The Generic Aging Lessons Learned (GALL) report recognizes the possibility of the existence of aging effects in the Boral used in the spent fuel storage racks and the need for having a plant specific aging management program. However, the applicant has indicated in the KPS submittal that degradation of the Boral is insignificant and no aging management program is required. The applicant provided several justifications for not having management program. In order to determine if aging management is required the staff requires the following additional information:

Request:

  • It is unclear to the staff which Holtec and industry testing is referenced in section 3.3.2.2.5 of the submittal. Please describe the testing performed and how that relates to a Boral period of performance of over thirty years. Also please provide a copy of the reference/report.
  • The staff requests the applicant to provide the installation date of the Boral currently in the spent fuel pool. In addition, to demonstrate that Boral integrity has been maintained, the

staff requests the applicant to provide the test results for the coupons, including areal density measurements.

  • Please provide the following specifications of the Boral panels in the spent fuel pool racks:

o Geometry of the Boral panels o Areal density of boron

  • Please describe how the neutron-absorbing capacity will be monitored. Please include a description of the parameters, calculations, and acceptance criteria.

Request for Additional Information (RAI) 3.3.2.2.6-3 Request:

  • In the submittal, it is unclear whether a surveillance program will still be used in the period of extended operation. Please confirm the existence of a surveillance program in period of extended operation. If a surveillance program will be in use please address the following:

o Please confirm that KPS has sufficient Boral coupon samples to maintain the sampling frequency through the period of extended operation.

o Please provide a detailed description of the Boral coupons and the tests performed on them during their examination:

What was the location of coupons relative to the spent fuel racks?

How were the coupons mounted and were they fully exposed to the spent fuel pool water?

What specific testing procedures were used for determining Boral-10 areal density, verifying surface corrosion (if any) and examining for blister formation?

After removal from the pool for inspection were the coupons inserted back at the same locations in the pool?

o What are the acceptance criteria for these results?

o Please discuss the correlation between measurements of the physical properties of Boral coupons and the integrity of the Boral panels in the storage racks.

o What was the subcritical margin used in the criticality analysis? In order to prevent excess degradation, the potential degradation should be accounted for in the subcritical margin.

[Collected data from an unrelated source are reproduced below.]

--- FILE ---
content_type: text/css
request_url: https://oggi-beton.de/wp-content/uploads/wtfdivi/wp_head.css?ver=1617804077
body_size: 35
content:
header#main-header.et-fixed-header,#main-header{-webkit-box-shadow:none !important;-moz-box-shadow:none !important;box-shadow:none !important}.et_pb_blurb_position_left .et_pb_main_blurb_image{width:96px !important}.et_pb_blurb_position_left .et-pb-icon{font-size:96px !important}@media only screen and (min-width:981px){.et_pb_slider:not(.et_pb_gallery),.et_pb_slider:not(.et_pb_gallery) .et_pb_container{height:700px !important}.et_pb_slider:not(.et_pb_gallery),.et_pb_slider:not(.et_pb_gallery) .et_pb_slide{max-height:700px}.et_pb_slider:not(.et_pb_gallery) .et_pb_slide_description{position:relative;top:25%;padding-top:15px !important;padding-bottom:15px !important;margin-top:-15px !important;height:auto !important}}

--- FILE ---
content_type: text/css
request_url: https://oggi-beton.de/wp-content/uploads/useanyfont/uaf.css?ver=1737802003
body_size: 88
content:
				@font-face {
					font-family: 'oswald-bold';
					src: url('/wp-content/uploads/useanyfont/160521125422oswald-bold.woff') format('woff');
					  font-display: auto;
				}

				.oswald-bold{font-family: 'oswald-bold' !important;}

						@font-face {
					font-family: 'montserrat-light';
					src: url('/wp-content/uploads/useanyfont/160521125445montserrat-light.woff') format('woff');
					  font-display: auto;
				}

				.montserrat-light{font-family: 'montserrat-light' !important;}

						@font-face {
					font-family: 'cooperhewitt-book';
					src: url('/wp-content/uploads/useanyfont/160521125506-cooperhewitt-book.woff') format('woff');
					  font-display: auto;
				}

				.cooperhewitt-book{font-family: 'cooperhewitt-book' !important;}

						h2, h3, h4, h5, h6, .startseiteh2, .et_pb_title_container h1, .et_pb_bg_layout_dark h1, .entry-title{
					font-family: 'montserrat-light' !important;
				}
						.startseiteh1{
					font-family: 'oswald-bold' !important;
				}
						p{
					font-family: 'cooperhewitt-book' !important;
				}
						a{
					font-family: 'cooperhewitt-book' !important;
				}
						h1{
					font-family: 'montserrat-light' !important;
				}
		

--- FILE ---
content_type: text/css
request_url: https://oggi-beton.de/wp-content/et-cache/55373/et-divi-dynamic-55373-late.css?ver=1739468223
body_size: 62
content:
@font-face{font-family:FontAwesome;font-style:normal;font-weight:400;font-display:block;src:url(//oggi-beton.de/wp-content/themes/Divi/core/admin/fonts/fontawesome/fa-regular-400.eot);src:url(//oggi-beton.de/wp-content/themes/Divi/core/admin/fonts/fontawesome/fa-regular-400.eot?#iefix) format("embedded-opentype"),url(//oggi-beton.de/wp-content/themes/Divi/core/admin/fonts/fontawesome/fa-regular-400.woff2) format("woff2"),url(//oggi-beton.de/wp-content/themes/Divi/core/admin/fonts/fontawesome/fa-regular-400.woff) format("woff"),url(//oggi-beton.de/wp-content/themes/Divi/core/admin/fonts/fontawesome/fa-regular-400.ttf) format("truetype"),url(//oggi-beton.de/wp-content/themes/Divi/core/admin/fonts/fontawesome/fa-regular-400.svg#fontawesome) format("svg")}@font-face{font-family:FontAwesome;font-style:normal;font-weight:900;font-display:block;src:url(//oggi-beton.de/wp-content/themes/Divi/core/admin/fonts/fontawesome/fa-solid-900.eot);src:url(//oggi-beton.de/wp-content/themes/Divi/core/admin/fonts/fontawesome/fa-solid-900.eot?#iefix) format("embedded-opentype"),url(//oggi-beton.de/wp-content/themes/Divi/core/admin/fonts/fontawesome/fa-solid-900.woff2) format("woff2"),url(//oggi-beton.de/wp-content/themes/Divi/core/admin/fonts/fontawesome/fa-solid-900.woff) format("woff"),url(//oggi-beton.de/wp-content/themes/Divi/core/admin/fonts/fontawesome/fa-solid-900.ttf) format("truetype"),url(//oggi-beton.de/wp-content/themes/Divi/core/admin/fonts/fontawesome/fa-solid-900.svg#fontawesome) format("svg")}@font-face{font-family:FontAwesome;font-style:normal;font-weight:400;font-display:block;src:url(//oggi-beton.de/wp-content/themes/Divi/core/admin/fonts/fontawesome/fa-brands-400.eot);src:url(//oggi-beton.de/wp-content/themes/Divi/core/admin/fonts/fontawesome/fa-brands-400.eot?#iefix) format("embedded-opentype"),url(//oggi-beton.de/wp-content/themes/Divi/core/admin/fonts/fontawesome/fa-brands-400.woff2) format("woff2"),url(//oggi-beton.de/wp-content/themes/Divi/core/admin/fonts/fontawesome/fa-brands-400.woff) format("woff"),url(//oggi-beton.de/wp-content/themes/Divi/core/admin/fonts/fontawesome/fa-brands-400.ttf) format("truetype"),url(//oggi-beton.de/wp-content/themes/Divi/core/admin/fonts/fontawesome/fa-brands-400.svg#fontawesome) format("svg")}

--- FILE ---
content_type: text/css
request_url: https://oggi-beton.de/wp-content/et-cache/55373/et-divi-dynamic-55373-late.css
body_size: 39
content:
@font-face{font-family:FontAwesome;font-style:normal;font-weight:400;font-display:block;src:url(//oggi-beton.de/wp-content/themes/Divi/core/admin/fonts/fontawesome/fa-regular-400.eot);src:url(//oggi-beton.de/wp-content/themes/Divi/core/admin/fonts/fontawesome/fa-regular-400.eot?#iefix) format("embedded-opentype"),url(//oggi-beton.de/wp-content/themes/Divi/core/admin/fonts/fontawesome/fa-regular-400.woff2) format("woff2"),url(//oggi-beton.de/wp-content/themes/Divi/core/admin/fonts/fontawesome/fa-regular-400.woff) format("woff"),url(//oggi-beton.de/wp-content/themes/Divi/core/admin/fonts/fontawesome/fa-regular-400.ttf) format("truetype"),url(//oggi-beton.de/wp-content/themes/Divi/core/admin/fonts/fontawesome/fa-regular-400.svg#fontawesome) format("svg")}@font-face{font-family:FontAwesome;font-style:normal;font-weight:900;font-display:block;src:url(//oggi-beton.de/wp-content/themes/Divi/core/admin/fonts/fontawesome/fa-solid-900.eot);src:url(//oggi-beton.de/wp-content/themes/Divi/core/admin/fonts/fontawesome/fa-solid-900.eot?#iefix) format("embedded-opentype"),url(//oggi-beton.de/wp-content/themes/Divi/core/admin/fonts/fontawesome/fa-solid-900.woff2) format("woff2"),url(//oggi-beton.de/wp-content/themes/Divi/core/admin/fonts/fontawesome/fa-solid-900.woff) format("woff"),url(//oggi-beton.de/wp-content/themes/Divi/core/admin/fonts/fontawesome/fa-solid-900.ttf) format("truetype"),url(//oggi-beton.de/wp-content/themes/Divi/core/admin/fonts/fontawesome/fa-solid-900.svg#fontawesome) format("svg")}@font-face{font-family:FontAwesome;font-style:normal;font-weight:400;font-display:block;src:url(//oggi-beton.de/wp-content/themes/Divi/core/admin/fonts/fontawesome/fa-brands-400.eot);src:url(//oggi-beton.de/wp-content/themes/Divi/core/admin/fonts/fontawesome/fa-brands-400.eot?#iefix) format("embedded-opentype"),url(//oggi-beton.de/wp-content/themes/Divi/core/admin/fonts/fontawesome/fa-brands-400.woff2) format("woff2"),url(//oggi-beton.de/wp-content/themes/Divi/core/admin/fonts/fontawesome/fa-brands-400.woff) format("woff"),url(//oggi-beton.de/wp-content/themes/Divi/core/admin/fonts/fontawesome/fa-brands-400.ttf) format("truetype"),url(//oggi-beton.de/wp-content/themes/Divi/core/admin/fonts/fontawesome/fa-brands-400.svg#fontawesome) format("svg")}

How is the potential degradation during the time in between surveillance periods accounted for in the subcritical margin?

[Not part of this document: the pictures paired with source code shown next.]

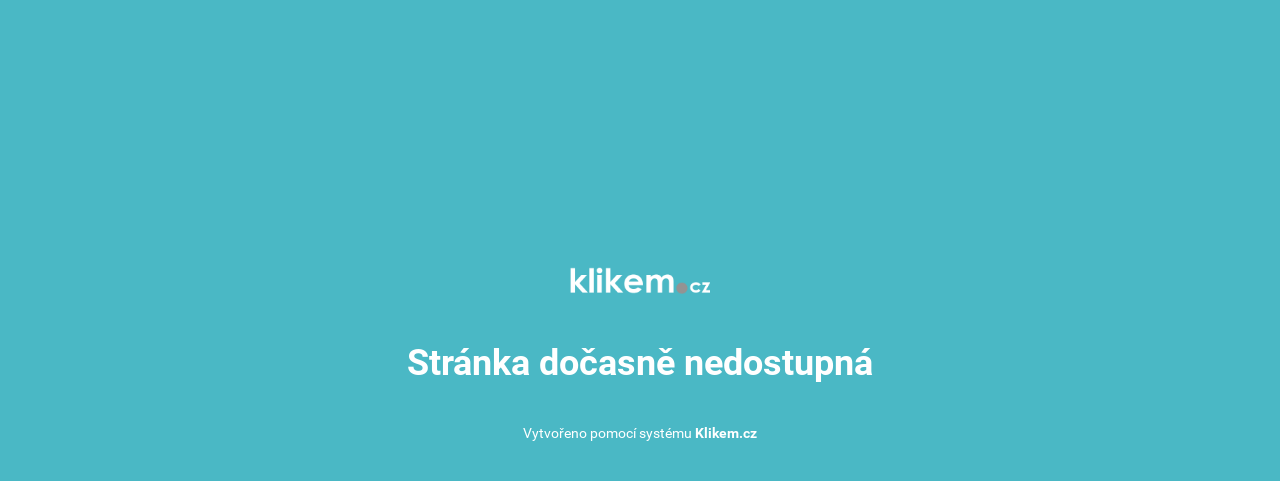

--- FILE ---
content_type: text/html; charset=UTF-8
request_url: https://mczahrady.cz/automaticke-zavlahove-systemy
body_size: 556
content:
<!DOCTYPE html>
<html lang="sk">
<head>
    <meta charset="utf-8">
    <meta http-equiv="X-UA-Compatible" content="IE=edge">
    <meta name="viewport" content="width=device-width, initial-scale=1">
    <!-- The above 3 meta tags *must* come first in the head; any other head content must come *after* these tags -->
    <meta name="description" content="">
    <meta name="author" content="Klikem.cz | Klikom.sk | WebBy.click | E-zone Technologies, s.r.o.">
    <link rel="icon" href="favicons/favicon.ico">

    <title>Stránka je zablokována</title>

    <!-- CSS -->
    <link href="https://mczahrady.cz/css/builder.css" rel="stylesheet">

    <!-- HTML5 shim and Respond.js for IE8 support of HTML5 elements and media queries -->
    <!--[if lt IE 9]>
    <script src="https://oss.maxcdn.com/html5shiv/3.7.2/html5shiv.min.js"></script>
    <script src="https://oss.maxcdn.com/respond/1.4.2/respond.min.js"></script>
    <![endif]-->

</head>

<body class="login-page">
<div class="login-bg-color">
    <div class="container">
        <div class="row">
            <div class="col-md-30 col-md-offset-15 col-sm-40 col-sm-offset-10">
                <div class="text-center">
                    <div class="main-logo">
                        <a href="/"><img src="https://mczahrady.cz/img/cz/logo-light-small.png" alt="Klikem.cz - logo"></a>
                    </div>
                    <h1 class="login-heading">Stránka dočasně nedostupná</h1>
                </div>
            </div>
        </div>

        <div class="row">
            <div class="col-md-60 text-center margin-top-sm">
                <div class="copyinfo">
                    <p>Vytvořeno pomocí systému
                        <a target="_blank" rel="noopener" href="http://klikem.cz">Klikem.cz</a></p>
                </div>
            </div>
        </div>
    </div>
</div>
</body>

</html>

o Please describe the corrective actions that will be implemented if coupon test results are not acceptable.

o Discuss the schedule for coupon removal and testing during period of extended operation to demonstrate continued Boral performance.

  • In September 2003, inspection of Boral test coupons at Seabrook Nuclear Station revealed bulging and blistering of the aluminum cladding. Please discuss the impact, if any, that this event is considered to have on the Boral surveillance program at KPS. Industry experience has indicated that during long-term exposure such blisters may form. Since formation of blisters may affect the efficiency of the Boral panels to attenuate neutrons (through flux trap formation) and may cause deformation of the fuel cells, the applicant should explain why in its plant blistering will not be a safety concern.
  • Please discuss any other industry operating experience of Boral, and discuss how that experience is applicable to KPS and any potential safety concerns identified in the boron carbide operating experience.